Es braucht lediglich einen Animator, jemanden, der es schafft uns von seinen Prinzipien zu überzeugen, uns für seine Einstellung zu begeistern und unsere Verachtung für die breite Masse braver Schafe auf ihrem einseitigen Weg zur Schlachtbank zu fördern.

“What do you want? Wanna go back to the shit job, fucking condo world, watching sitcoms? Fuck you, I won’t do it.”
Und dann, wenn wir erst einmal Freiheit genossen haben, die uns die Abwesenheit von Regeln und Gesetzen bietet, würden wir dann wirklich diese uns gegebene Freiheit wieder aufgeben? Denn wieso sollten wir? Wenn uns die moderne Gesellschaft dieses Recht verwehrt, warum nehmen wir es uns nicht einfach?
Doch wie viel ist dir deine Freiheit wirklich wert?
“Time to stand up for what you believe in!“
Streben wir letztendlich alle danach frei zu sein, zu tun was wir wollen?

Ein weiteres Gedankenspiel des Films befasst sich mit dem, in engem Zusammenhang mit der Frage nach Sinn der Existenz und dem Verlangen nach Ausbruch aus der Gesellschaft stehendem, in frage gestelltem Motiv der Männlichkeit innerhalb der modernen, westlichen Welt.

“Is that what a real man should look like?“
Zum einen die Frage, weshalb wir uns doch so oft nach den gängigen Schönheitsidealen richten, die uns die Werbung sowie die gesellschaftliche Norm vorschreibt.
Sind wir nicht eigenständig denkende Wesen, die selbstständig entscheiden können und sollten, wie sie auszusehen und sich zu verhalten haben? Nicht individuelle Charaktere deren Inneres zu jeder Zeit im Äußerem gespiegelt werden darf? Und dennoch werden wir in unsere Rolle gezwungen, ungeachtet unserer animalischen Triebe und Verhaltensweisen, die uns als Mann definieren.

Zu erledigen
Kannst du aus dem Text über den Film alles ab „Doch wie viel“ bis hin zu „was wir wollen?“ neu schreiben und dabei „Freiheit“ durch „Unabhängigkeit“ ersetzen?

Daten

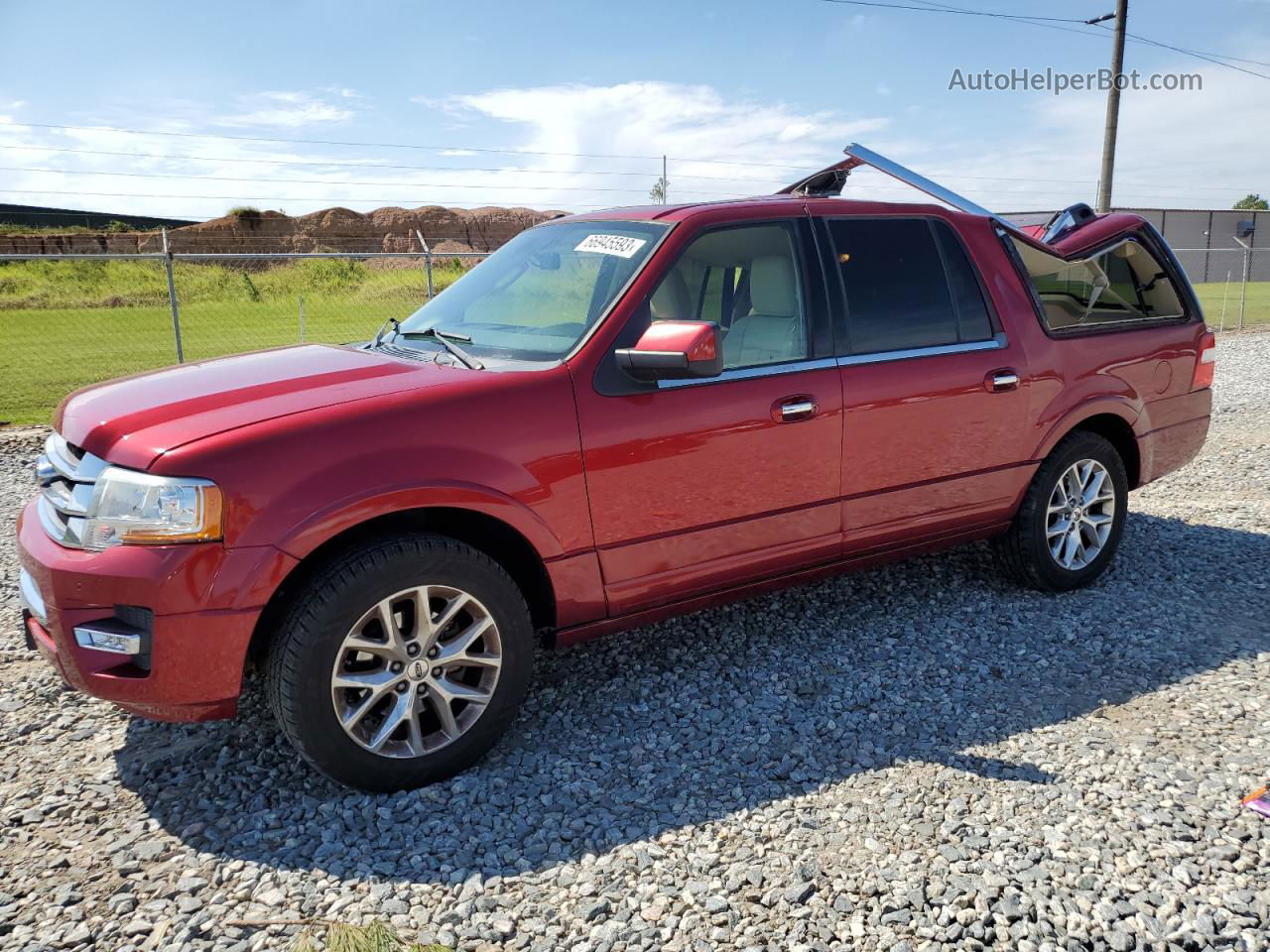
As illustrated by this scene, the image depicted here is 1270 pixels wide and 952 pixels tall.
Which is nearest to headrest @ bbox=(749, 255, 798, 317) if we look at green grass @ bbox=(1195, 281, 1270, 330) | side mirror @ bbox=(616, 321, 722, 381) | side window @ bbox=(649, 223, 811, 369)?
side window @ bbox=(649, 223, 811, 369)

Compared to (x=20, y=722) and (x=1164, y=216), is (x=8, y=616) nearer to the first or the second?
(x=20, y=722)

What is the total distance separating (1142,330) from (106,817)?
4988mm

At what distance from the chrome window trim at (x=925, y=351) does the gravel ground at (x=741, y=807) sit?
1264 millimetres

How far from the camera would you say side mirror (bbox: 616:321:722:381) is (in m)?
3.20

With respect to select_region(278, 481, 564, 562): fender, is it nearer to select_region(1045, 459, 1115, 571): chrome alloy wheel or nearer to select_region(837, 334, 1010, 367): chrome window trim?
select_region(837, 334, 1010, 367): chrome window trim

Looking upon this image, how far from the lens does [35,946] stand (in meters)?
2.45

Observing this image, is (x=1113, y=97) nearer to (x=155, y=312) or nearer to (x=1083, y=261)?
(x=1083, y=261)

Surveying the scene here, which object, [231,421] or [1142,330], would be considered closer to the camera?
[231,421]

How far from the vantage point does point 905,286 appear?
4168 millimetres

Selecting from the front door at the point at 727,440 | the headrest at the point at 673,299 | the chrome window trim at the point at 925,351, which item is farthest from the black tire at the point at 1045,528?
the headrest at the point at 673,299

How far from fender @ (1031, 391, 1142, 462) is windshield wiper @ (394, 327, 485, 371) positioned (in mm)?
2645

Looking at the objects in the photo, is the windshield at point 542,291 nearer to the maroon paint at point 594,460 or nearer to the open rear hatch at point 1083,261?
the maroon paint at point 594,460

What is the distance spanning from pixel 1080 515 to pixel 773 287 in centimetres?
210

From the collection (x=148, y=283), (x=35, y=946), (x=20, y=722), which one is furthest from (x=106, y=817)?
(x=148, y=283)
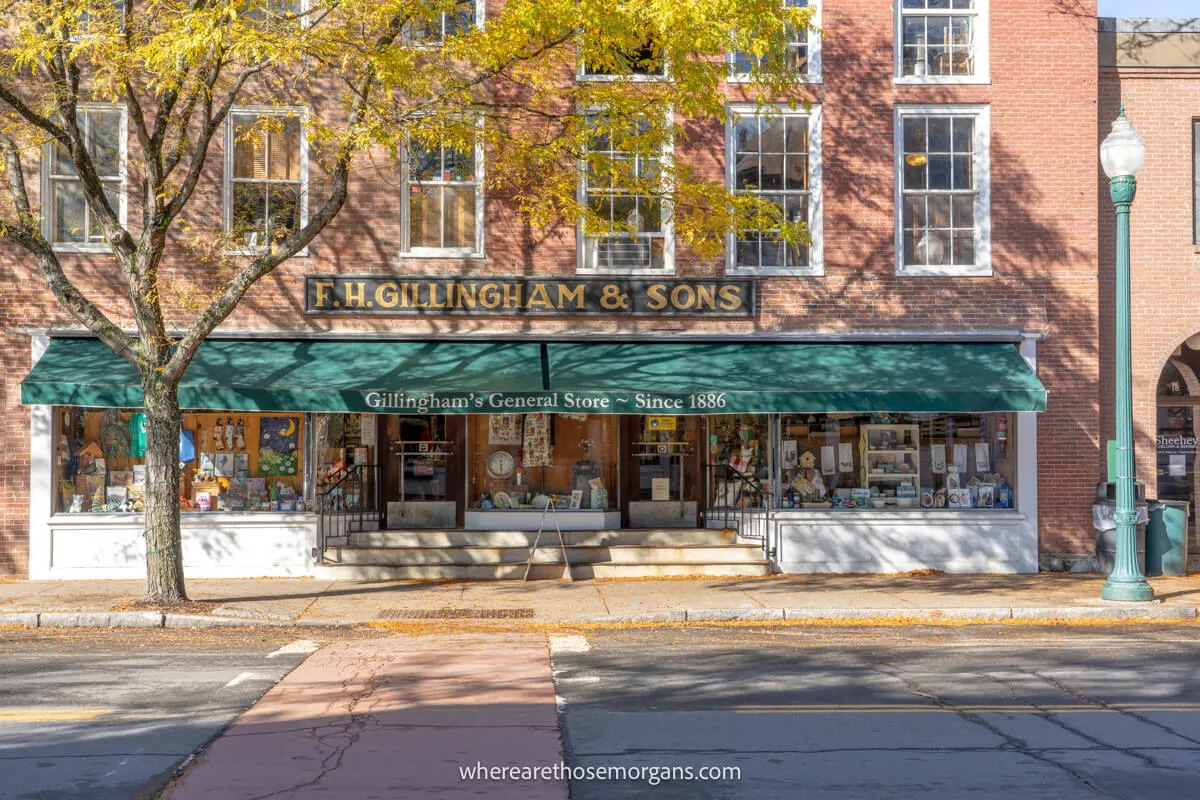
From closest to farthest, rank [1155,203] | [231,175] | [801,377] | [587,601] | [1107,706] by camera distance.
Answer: [1107,706] < [587,601] < [801,377] < [231,175] < [1155,203]

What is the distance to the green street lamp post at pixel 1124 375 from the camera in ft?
43.3

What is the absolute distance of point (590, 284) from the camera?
1595 cm

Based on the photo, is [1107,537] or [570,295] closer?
[1107,537]

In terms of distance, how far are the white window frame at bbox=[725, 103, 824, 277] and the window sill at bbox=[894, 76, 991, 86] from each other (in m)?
1.28

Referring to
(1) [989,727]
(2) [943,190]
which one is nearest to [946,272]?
(2) [943,190]

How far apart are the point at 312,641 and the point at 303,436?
519 cm

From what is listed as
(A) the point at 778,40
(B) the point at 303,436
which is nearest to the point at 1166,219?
(A) the point at 778,40

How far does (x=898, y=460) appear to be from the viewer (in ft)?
53.8

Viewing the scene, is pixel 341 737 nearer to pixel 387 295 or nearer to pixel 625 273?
pixel 387 295

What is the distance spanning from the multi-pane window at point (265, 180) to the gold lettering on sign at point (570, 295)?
365cm

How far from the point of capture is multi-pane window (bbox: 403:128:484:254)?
16.0 m

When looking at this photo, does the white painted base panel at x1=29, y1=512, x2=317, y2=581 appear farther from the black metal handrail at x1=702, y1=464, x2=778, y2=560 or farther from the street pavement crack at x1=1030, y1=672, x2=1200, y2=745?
the street pavement crack at x1=1030, y1=672, x2=1200, y2=745

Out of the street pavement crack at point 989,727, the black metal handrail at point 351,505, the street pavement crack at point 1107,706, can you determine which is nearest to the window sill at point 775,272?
the black metal handrail at point 351,505

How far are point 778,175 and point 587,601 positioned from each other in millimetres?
6718
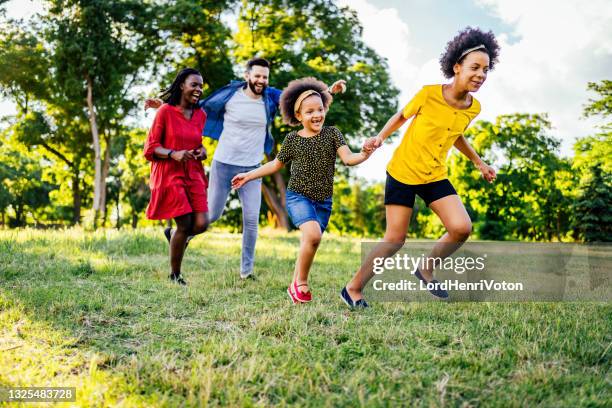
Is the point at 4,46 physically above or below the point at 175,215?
above

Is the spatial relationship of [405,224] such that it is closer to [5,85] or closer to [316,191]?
[316,191]

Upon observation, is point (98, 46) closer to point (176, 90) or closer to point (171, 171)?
point (176, 90)

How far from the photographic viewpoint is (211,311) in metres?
3.89

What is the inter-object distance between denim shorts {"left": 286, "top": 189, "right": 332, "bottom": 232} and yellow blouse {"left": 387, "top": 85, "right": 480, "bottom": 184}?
713mm

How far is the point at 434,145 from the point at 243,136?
240 cm

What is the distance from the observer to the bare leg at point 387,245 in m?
4.22

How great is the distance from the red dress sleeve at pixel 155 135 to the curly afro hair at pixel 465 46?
286cm

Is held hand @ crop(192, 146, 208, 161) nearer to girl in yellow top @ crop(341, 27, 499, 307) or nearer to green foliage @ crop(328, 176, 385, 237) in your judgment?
girl in yellow top @ crop(341, 27, 499, 307)

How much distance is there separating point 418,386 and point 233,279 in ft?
10.8

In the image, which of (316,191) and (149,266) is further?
(149,266)

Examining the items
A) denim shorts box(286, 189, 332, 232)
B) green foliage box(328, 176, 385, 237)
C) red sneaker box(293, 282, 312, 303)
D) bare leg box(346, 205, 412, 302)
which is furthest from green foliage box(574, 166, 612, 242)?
green foliage box(328, 176, 385, 237)

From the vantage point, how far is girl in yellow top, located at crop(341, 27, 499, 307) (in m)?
4.19

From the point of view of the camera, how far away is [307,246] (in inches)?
170

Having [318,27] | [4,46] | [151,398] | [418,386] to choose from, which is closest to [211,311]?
[151,398]
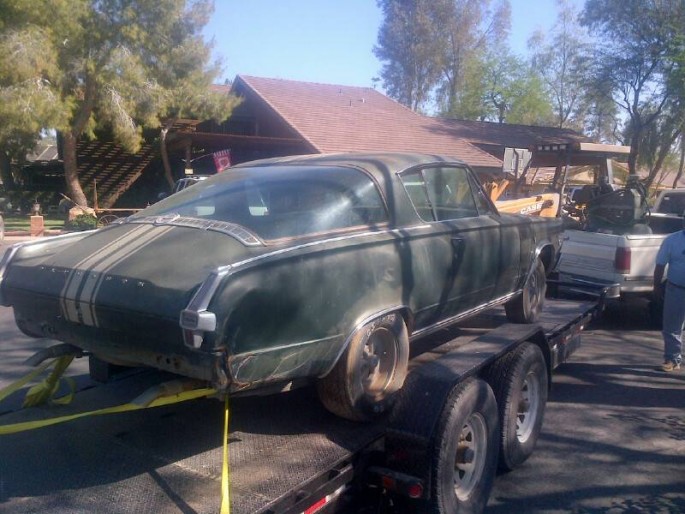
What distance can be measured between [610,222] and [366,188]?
22.4ft

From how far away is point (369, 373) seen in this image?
373 cm

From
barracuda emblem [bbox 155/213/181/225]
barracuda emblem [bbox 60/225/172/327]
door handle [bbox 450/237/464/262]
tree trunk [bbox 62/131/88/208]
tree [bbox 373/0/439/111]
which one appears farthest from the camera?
tree [bbox 373/0/439/111]

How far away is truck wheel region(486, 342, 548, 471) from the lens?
4.09 metres

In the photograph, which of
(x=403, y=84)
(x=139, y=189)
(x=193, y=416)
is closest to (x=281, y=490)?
(x=193, y=416)

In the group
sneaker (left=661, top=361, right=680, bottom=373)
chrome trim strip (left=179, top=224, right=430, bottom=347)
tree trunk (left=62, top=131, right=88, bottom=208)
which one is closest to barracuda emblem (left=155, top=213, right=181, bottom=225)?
chrome trim strip (left=179, top=224, right=430, bottom=347)

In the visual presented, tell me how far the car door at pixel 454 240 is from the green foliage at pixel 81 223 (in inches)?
679

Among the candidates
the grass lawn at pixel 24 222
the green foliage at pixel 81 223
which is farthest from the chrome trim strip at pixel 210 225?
the grass lawn at pixel 24 222

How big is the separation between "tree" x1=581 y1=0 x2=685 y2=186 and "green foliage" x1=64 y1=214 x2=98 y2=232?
1945 cm

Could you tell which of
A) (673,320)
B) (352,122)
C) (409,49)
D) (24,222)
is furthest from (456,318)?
(409,49)

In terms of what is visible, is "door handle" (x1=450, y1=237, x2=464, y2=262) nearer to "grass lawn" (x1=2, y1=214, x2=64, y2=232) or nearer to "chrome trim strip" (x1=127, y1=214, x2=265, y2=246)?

Ergebnis
Doch wie viel ist dir deine Unabhängigkeit wirklich wert?
“Time to stand up for what you believe in!“
Streben wir letztendlich alle danach frei zu sein, zu tun was wir wollen?